- _Task directions_: Reproduce the entire listing exactly as written, apart from its pictures.

- _Data excerpt_:
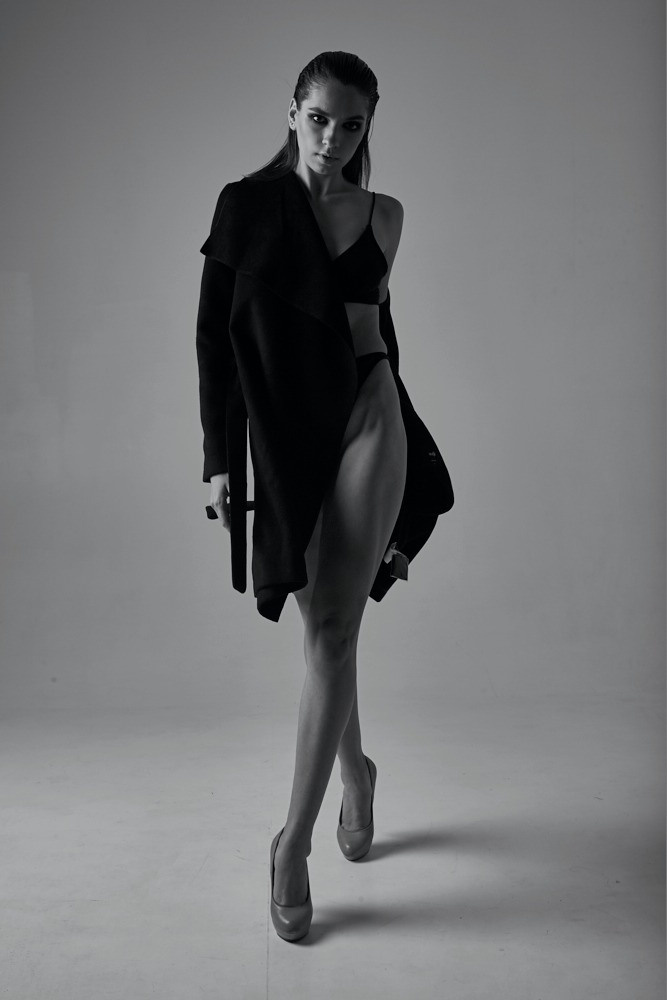 Portretlər. Bakıda fotoqraf Kamran Enceladus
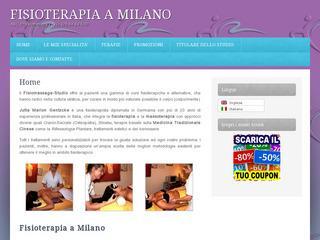 Fisioterapia A Milano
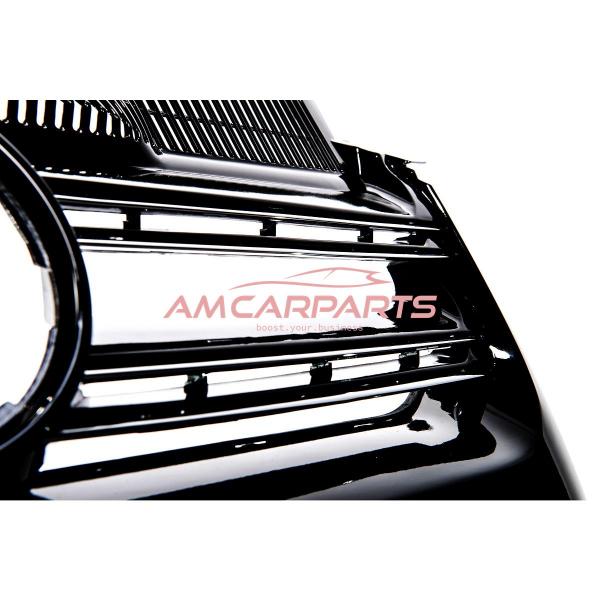 Upgrade Design Kühlergrill schwarz für VW Golf 5 R32  2003-2008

- _Output for this exercise_:
 Portretlər. Bakıda fotoqraf Kamran Enceladus
 Fisioterapia A Milano
 Upgrade Design Kühlergrill schwarz für VW Golf 5 R32  2003-2008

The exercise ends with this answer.